[Исходный текст]
>>
Курс теоретической механики читался в течение двух лет. Формулы удлинялись до неудобочитаемых размеров, поскольку не использовалось векторное исчисление. Первая революция, которую Ландау произвел, — курс теоретической механики был упразднен, и вся механика излагалась в течение полугода как часть курса теоретической физики. Естественно, что такие нововведения не могли вызвать большого энтузиазма у многочисленной группы преподавателей теоретической механики. Ландау нажил себе таким путем немало врагов. Его новаторские идеи распространялись также на математику и преподавание других дисциплин. Он, как человек общественно поляризованный, считал, что его идеи реформирования образования необходимо распространить на всю страну, и начал шаги в этом направлении.
В 30-е годы Н.И. Бухарин, после того, как он был выведен из Политбюро, был назначен главным редактором газеты «Известия» и по совместительству руководил Советом по науке. Ландау решил изложить свои идеи Н.И. Бухарину и встретился с ним в Москве в конце 1935 г. К тому времени Н.И. Бухарин закончил писать Сталинскую Конституцию, и у него было время подумать об образовании. Он внимательно вник в идеи Ландау, одобрил их и, естественно, много говорил о Конституции. Он предложил Ландау написать статью для «Известий», что тот и сделал. В результате 23 ноября 1935 г. появилась статья Ландау «Буржуазия и современная физика». Эта статья, несмотря на «революционную фразеологию» интересна и в наше время. По возвращении с этой встречи Ландау оставался под сильным впечатлением от беседы с Бухариным. Особо сильное впечатление на него произвели обещанные народу свободные выборы. В начале 1936 г. он своему другу Н.Н. Мейману с усмешкой говорил: «Неужели Сталин не понимает, что при свободных выборах его никогда не изберут?» Ландау поверил в свободные выборы? Или, используя его любимое выражение — «попался на удочку классового врага».
<<
[Задание a]
Отфильтруйте строки и оставьте только те, где встречается слово «church». Регистр букв имеет значение.
Текст о Ландау и строки взяты из разных источников.

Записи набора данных
>>
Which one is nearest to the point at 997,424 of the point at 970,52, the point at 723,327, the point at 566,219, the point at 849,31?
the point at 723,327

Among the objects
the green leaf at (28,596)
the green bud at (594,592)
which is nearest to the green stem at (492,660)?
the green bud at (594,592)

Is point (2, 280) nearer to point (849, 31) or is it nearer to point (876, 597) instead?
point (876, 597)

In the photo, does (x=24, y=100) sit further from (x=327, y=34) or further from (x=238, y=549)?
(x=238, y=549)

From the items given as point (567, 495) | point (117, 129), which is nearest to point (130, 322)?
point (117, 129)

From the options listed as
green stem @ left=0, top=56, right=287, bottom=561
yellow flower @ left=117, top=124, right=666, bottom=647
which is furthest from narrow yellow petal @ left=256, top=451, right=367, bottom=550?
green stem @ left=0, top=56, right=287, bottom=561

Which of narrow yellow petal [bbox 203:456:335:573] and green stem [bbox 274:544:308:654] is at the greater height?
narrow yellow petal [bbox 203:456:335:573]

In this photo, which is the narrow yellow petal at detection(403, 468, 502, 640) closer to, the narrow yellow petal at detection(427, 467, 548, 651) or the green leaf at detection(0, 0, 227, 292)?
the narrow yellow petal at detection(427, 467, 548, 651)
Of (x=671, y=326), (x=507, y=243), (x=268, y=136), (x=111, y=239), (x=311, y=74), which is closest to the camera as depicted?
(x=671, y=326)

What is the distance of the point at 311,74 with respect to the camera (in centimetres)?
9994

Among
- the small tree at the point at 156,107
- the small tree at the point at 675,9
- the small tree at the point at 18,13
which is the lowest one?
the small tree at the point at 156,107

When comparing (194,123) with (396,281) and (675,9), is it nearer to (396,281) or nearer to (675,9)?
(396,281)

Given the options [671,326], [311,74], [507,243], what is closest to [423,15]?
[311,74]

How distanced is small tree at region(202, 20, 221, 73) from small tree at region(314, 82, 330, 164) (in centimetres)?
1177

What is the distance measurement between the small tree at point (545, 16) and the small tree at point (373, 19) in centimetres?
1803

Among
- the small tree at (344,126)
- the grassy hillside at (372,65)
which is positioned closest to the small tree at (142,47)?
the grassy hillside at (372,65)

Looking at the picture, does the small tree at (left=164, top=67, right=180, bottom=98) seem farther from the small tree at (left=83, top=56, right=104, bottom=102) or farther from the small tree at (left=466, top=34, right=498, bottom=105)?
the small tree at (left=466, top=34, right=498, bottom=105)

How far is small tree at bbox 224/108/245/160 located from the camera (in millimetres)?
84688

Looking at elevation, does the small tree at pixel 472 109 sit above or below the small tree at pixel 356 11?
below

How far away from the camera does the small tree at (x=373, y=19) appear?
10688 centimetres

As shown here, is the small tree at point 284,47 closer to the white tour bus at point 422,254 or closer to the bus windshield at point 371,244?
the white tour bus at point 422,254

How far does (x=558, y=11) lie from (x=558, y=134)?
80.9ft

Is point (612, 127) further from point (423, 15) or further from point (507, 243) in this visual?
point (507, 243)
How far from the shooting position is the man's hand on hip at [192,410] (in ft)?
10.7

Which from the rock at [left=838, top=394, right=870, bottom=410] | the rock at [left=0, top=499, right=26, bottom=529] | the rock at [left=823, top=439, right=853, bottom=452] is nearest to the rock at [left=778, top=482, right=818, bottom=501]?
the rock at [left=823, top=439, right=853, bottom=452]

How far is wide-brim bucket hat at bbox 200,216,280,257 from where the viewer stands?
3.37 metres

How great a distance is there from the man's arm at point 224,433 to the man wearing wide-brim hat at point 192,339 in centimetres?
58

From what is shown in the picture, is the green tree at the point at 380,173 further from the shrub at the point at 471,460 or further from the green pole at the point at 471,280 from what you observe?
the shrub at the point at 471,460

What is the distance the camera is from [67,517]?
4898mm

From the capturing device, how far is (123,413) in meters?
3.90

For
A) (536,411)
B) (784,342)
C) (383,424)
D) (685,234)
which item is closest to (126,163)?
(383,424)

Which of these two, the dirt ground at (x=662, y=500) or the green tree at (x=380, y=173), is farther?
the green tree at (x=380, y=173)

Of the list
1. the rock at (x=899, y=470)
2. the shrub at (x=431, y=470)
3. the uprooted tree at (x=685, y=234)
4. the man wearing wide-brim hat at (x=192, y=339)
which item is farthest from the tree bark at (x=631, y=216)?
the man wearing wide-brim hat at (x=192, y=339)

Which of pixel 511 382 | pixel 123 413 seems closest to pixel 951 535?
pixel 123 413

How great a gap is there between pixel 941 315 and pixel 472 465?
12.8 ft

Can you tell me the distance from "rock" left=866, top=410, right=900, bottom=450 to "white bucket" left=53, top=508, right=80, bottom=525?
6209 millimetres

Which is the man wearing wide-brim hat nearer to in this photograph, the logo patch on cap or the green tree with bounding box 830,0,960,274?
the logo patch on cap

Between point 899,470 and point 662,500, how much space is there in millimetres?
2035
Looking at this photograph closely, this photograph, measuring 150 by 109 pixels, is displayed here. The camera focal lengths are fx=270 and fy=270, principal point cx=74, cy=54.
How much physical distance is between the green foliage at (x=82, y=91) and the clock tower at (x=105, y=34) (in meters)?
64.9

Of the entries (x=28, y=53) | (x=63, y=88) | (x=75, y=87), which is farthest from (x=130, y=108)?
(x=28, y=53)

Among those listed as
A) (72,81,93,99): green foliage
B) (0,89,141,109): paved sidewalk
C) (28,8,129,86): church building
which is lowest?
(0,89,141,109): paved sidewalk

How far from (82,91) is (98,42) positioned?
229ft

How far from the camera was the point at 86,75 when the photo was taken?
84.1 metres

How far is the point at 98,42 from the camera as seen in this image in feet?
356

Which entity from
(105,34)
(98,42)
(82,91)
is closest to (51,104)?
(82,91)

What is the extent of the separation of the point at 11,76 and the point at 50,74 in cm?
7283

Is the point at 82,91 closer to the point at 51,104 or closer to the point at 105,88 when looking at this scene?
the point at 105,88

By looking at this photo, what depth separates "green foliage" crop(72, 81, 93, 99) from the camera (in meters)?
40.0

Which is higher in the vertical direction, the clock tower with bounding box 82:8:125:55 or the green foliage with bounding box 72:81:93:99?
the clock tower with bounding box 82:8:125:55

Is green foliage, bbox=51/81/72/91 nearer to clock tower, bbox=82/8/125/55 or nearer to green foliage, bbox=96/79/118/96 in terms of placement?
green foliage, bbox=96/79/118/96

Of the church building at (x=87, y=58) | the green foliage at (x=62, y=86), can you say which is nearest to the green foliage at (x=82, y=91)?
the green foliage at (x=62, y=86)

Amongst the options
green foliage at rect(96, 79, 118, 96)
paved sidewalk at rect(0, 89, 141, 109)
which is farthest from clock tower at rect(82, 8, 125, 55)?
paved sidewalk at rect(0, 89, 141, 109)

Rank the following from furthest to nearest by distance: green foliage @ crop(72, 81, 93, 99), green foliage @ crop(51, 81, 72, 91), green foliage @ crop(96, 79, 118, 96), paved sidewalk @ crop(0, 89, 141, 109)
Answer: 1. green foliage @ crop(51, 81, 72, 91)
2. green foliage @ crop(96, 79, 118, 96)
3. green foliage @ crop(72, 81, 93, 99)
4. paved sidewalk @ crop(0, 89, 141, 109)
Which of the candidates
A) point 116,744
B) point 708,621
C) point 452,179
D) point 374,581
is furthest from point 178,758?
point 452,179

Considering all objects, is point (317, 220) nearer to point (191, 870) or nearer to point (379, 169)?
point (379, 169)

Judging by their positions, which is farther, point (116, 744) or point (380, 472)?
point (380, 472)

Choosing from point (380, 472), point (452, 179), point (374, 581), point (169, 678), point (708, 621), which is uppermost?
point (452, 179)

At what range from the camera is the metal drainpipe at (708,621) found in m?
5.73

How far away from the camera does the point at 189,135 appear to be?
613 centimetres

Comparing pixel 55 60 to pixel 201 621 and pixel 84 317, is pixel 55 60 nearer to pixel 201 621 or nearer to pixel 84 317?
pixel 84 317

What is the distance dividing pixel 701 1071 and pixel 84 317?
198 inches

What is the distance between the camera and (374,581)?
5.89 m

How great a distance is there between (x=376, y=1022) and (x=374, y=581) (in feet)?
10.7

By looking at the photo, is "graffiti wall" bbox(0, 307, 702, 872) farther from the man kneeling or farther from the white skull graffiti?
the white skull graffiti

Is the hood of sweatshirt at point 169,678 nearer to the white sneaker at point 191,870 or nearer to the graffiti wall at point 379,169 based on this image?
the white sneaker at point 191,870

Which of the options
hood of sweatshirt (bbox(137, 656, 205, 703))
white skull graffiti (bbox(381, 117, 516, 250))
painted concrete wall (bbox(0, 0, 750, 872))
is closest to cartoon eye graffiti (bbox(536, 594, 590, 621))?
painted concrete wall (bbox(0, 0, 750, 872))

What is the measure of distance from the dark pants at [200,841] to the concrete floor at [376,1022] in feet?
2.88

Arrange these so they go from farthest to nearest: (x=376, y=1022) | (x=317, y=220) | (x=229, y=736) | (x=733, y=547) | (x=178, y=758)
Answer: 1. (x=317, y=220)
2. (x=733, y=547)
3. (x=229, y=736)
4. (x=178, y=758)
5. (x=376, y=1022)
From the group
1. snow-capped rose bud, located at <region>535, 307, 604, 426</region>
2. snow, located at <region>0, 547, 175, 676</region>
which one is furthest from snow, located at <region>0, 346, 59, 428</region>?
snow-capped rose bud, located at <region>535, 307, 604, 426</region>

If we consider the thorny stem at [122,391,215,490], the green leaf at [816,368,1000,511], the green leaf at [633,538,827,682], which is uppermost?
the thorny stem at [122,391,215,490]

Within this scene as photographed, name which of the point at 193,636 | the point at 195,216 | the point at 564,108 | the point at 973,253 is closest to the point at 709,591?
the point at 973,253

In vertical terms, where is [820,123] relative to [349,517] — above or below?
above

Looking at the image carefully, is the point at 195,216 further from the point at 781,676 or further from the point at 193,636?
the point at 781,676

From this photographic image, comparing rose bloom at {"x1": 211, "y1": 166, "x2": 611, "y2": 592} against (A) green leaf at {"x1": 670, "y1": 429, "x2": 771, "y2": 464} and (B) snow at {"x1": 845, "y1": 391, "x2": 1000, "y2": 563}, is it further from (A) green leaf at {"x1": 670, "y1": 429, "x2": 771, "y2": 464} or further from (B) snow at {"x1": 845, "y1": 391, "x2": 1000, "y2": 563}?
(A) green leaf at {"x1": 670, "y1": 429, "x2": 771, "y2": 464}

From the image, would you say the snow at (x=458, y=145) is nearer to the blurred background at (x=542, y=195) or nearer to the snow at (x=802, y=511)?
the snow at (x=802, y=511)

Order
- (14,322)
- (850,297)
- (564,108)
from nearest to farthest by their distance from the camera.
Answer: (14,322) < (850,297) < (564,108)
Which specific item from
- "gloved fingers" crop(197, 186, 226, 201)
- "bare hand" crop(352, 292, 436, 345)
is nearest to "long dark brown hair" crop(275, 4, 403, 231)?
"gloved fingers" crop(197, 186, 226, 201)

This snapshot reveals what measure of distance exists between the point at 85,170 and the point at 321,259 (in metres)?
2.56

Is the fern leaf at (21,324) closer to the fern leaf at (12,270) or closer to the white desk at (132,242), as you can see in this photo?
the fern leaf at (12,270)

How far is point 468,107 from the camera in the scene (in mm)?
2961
<<
[Задание b]
Перепишите из текста о Ландау отрывок между словами «Курс теоретической механики читался» и «в этом направлении.» включительно.

[Ответ на задание a]
C) (28,8,129,86): church building
Of the church building at (x=87, y=58) | the green foliage at (x=62, y=86), can you say which is nearest to the green foliage at (x=82, y=91)?

[Ответ на задание b]
Курс теоретической механики читался в течение двух лет. Формулы удлинялись до неудобочитаемых размеров, поскольку не использовалось векторное исчисление. Первая революция, которую Ландау произвел, — курс теоретической механики был упразднен, и вся механика излагалась в течение полугода как часть курса теоретической физики. Естественно, что такие нововведения не могли вызвать большого энтузиазма у многочисленной группы преподавателей теоретической механики. Ландау нажил себе таким путем немало врагов. Его новаторские идеи распространялись также на математику и преподавание других дисциплин. Он, как человек общественно поляризованный, считал, что его идеи реформирования образования необходимо распространить на всю страну, и начал шаги в этом направлении.